Мне иногда кажется даже, что последовательное жизнеотрицание некоторых особо темпераментных натур — таких, скажем, как Герцен или его лучшая ученица Лидия Корнеевна Чуковская — основано на тщательно скрываемой, патологической неспособности смириться с самой идеей смерти; и отсюда «если не можешь вечной, не надо мне никакой». Ведь Герцен и Чуковская — прежде всего могучий темперамент, а как такому темпераменту мириться с обреченностью? Нет, никогда, и рождаются потрясающие пассажи вроде восклицания Чуковской в дневниках: почему вообще нужно какое-то жизнеутверждение?! Жизнь сама себя утверждает ежеминутно, грубая, наглая, всепобеждающая; должен найтись хоть кто-нибудь, кто станет отрицать ватные бока этого ямщика, многослойные юбки этой бабы-на-чайник… Думаю, это следствие оскорбленного жизнелюбия, его изнанка. И потому жизнь этих отрицателей так чужда слабости, так свободна от страха — ненависть изгоняет любой страх, это азбука. Исцелились от ужаса перед небытием сравнительно небольшой ценой — возненавидели жизнь.

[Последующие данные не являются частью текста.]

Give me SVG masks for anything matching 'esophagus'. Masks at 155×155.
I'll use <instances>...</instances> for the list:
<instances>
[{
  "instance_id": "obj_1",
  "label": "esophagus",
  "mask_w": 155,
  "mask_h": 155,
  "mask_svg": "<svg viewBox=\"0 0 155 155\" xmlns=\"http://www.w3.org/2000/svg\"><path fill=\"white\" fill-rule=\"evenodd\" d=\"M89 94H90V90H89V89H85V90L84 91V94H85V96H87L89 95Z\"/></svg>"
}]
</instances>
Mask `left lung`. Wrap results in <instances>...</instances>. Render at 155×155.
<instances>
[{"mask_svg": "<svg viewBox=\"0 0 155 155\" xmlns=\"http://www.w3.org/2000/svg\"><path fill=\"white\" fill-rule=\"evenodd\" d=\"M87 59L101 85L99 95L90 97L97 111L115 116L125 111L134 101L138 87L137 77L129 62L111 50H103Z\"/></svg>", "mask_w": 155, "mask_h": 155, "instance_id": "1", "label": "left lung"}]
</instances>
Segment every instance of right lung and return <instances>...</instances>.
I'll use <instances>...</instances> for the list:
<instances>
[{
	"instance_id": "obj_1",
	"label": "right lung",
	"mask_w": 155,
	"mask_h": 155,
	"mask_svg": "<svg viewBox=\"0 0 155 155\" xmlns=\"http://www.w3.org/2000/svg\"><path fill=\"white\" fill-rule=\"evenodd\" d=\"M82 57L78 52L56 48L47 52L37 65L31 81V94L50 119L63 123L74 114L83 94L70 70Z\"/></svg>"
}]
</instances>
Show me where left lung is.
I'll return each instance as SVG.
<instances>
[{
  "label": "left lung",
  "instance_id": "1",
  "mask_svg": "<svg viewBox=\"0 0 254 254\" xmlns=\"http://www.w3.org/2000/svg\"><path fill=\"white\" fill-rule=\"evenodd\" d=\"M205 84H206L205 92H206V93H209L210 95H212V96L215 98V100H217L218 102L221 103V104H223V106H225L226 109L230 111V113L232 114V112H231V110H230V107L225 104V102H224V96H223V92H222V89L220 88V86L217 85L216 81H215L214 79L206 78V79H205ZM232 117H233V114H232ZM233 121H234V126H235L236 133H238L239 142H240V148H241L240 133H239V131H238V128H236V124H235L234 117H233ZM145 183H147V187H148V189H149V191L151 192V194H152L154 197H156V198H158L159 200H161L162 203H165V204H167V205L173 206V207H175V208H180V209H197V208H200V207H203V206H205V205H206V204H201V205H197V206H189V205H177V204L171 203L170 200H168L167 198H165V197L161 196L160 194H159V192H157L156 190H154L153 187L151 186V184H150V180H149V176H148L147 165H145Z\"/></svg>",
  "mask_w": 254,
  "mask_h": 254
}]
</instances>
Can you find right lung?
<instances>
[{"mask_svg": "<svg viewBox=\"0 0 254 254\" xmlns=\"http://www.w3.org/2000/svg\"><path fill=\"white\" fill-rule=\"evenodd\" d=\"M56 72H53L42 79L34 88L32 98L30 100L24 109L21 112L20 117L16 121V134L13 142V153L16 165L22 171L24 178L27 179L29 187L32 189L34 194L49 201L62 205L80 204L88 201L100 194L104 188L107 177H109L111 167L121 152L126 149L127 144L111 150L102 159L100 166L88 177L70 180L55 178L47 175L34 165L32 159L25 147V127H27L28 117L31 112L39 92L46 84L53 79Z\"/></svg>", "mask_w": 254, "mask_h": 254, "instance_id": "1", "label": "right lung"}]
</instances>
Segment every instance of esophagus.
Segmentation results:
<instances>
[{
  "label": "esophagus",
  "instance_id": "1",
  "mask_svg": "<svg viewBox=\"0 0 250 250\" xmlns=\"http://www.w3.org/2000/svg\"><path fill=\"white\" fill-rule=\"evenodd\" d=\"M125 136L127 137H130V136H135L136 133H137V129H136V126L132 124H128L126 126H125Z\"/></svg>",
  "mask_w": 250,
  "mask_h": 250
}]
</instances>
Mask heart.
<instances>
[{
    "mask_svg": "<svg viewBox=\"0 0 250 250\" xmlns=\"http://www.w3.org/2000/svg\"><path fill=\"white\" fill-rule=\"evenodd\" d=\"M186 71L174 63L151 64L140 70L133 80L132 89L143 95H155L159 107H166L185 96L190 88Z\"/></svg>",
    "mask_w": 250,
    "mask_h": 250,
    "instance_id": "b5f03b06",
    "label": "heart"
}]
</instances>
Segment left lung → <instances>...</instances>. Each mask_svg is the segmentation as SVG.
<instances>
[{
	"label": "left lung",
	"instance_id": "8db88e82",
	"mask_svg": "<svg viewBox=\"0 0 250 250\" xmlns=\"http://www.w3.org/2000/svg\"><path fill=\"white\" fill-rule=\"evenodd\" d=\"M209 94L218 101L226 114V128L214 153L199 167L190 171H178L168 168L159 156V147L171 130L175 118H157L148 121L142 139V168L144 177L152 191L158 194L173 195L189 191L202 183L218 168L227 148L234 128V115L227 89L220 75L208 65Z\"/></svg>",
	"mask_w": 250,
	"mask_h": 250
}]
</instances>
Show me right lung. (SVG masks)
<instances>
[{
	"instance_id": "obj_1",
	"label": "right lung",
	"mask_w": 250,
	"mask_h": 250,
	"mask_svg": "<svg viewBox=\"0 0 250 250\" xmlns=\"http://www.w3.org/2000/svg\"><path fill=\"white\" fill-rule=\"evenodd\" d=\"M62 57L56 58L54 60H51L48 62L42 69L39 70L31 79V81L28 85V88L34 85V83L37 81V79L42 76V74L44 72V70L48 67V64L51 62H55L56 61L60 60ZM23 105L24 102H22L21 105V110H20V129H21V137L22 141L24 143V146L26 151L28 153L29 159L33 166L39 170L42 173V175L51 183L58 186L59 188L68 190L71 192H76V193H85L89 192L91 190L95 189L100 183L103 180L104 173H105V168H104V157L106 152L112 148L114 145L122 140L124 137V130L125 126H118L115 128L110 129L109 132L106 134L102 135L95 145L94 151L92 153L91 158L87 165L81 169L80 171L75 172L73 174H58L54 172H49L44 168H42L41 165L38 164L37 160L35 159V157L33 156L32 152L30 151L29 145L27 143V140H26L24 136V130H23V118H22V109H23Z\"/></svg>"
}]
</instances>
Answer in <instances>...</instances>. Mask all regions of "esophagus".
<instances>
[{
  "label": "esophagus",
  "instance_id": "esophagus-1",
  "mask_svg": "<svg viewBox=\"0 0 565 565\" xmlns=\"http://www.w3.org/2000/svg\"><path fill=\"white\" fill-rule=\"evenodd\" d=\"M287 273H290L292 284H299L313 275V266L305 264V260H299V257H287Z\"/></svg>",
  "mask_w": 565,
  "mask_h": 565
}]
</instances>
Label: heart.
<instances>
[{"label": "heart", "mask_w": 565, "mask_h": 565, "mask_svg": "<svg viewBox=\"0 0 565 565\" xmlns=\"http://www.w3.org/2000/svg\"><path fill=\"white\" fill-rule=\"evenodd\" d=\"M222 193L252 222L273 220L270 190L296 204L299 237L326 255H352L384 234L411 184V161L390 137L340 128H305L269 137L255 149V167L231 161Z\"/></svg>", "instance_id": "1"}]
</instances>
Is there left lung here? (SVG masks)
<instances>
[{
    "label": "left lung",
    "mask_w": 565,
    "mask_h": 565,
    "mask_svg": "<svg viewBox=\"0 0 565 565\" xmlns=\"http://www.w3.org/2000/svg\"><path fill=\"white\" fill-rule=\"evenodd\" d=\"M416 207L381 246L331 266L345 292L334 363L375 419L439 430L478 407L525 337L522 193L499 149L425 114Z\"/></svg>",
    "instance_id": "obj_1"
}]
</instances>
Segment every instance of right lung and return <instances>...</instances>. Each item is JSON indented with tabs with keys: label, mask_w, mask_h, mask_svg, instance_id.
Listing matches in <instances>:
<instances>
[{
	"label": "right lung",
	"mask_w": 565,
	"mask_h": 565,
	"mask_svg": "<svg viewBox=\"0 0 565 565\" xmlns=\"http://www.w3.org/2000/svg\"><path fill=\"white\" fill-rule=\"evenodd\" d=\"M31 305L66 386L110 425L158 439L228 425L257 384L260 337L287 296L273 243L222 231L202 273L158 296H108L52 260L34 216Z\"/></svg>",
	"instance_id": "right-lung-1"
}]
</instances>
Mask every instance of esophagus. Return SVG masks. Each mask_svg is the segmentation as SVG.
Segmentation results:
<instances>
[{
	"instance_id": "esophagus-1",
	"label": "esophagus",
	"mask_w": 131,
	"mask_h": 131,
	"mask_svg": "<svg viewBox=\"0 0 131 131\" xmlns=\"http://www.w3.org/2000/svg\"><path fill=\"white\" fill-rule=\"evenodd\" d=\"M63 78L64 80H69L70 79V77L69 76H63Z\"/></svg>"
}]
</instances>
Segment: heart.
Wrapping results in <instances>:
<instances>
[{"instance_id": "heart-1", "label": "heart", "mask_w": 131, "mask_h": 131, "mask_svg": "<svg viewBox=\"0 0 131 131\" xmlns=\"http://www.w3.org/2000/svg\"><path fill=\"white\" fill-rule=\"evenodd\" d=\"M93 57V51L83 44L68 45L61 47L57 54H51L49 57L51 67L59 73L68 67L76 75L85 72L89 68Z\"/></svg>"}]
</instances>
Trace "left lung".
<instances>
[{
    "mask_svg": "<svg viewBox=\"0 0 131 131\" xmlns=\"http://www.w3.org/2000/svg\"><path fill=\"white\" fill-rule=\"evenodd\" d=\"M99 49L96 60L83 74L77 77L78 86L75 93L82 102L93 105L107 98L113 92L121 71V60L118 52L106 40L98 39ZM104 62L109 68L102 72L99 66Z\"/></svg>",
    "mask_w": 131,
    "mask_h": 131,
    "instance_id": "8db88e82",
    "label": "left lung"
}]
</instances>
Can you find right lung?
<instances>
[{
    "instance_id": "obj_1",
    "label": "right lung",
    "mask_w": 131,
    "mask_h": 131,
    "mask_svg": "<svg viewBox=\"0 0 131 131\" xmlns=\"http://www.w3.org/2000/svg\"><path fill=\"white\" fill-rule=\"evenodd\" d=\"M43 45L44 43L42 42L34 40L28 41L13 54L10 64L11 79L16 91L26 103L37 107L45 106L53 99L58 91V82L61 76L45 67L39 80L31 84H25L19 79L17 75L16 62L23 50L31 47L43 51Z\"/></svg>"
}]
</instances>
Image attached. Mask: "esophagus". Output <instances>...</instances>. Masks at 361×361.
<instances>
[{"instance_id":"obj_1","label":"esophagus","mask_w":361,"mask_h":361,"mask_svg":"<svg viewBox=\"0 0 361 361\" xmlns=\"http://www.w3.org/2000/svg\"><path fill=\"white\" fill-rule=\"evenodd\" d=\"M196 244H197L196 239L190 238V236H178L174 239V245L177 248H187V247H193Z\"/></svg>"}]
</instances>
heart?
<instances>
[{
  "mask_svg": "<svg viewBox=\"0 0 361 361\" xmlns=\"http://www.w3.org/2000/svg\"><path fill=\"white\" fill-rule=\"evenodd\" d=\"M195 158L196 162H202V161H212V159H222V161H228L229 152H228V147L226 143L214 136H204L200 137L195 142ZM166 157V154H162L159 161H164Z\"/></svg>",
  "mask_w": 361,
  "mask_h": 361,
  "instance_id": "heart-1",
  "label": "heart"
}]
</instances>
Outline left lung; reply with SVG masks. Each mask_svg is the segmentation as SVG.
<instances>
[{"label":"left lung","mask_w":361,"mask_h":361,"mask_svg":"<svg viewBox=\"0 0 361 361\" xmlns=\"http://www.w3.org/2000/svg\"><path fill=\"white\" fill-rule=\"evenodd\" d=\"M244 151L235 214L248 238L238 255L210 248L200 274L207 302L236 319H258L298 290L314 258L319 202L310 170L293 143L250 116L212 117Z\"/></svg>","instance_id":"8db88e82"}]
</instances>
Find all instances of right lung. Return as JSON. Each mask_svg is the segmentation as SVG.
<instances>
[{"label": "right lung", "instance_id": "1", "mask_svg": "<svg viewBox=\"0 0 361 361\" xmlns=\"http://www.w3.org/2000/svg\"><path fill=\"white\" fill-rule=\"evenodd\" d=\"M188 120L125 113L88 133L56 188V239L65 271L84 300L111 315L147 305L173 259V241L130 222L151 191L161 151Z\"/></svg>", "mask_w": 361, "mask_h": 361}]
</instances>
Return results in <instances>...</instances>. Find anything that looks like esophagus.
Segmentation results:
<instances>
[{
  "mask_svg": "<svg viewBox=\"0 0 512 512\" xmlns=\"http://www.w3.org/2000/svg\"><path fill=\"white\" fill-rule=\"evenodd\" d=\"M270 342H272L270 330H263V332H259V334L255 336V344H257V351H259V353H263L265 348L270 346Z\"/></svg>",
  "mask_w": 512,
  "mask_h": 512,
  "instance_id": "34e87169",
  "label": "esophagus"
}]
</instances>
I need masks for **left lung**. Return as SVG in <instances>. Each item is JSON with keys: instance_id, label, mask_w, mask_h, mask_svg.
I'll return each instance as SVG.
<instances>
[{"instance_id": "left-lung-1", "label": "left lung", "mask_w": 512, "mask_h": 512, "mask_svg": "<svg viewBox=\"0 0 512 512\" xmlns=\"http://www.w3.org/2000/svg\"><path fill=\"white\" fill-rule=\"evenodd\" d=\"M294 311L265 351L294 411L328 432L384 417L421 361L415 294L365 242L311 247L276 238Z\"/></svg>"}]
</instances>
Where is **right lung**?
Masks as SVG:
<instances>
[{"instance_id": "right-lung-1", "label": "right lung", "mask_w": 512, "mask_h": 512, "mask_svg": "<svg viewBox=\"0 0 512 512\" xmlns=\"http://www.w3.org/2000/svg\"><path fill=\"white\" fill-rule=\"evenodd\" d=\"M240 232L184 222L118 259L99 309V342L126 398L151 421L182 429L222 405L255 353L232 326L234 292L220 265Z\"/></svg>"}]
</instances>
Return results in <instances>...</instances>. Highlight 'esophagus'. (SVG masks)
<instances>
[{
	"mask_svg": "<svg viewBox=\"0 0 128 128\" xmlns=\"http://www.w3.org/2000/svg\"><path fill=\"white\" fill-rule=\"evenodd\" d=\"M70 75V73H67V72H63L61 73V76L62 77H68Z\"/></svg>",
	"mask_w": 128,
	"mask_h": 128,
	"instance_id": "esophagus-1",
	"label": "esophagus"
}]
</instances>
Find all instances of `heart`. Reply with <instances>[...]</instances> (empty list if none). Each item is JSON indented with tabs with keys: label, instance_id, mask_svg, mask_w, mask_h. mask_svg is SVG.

Для некоторых такой рывок сложен, метафизические их способности недостаточны, и тогда возникает паллиатив: презрение к смерти, нежелание ее замечать, глубочайшая — сугубо гуманистическая по своей природе, нерелигиозная, часто даже атеистическая — неприязнь к упоминаниям этой темы. Это как раз случай Набокова, цитированного в начале: изобретенный им философ Пьер Делаланд на вопрос, почему он не снимает шляпу на похоронах, отвечает: пусть смерть обнажит голову первой. В самом деле, мы презираем убийц, караем тех, кто отравляет человеческое существование, почему же сама смерть, главный вор и убийца, достойна нашего почтения? Как можно ее бояться? Презирать, и только; сам Набоков говаривал в интервью, что умирает ежевечерне и воскресает ежеутренне. Подумаешь, биология! Стоит ли высокому духу отвлекаться на такую ерунду? Этот героический антропоцентризм спасал многих, как ни парадоксально это совмещение. Был он присущ и Горькому; и если вдуматься, ничего такого уж несовместимого тут нет — воззрения Набокова и Горького, двух сугубых материалистов, только выглядят полярными. О многом — о культуре как главном двигателе истории, о человеке как мере всех вещей — они в иные моменты вполне могли бы договориться, если не брать, например, Горького образца 1933 и Набокова образца 1973 года.
Вы спросите, отчего я не начал сразу с религиозных доктрин? Но их универсальность — кажущаяся, и потом, это ведь тоже не мантры, повторением которых можно исцелить личный ужас. К ним надо прийти, и пути эти различны; аргументы в пользу бессмертия всегда почерпываются из самонаблюдения. Всякий, кто наблюдает за феноменом человека, рано или поздно понимает, что эмпирически он непостижим, что никакая эволюция, борьба за существование, классовые и прочие материальные факторы его не детерминируют, что человек избыточен по отношению ко всему: к прагматике, выживанию, даже к творчеству, которым он никогда не удовлетворяется. Человеку дано слишком много, пользуется он едва четвертью своего безразмерного арсенала, и самая эта избыточность способна навести на мысль если не о ее трансцендентном источнике, то по крайней мере о ее непонятной покамест задаче. Человек продолжает мыслить и помнить себя даже в самом глубоком сне; он и в беспамятстве что-то видит и иногда об этом помнит; наконец, если бы возможность бессмертия не была для него ясна и несомненна, он ни на минуту не смог бы отвлечься от смерти, как постоянно сосредоточен на ней приговоренный; а мы отвлекаемся — и, значит, не приговорены. Я пишу этот текст на харьковском фестивале фантастов «Звездный мост», а по комнате рядом со мной расхаживает, бормоча под нос, самый титулованный фантаст России, поэт и бард, кумир фанов Евгений Лукин. Он сочиняет вслух свою новую прозу — «Повесть ручной работы», это у него такой способ писать фантастику. Первая фраза его повести уже набрана на компьютере: «Здравствуй, малыш, добро пожаловать в нашу камеру смертников».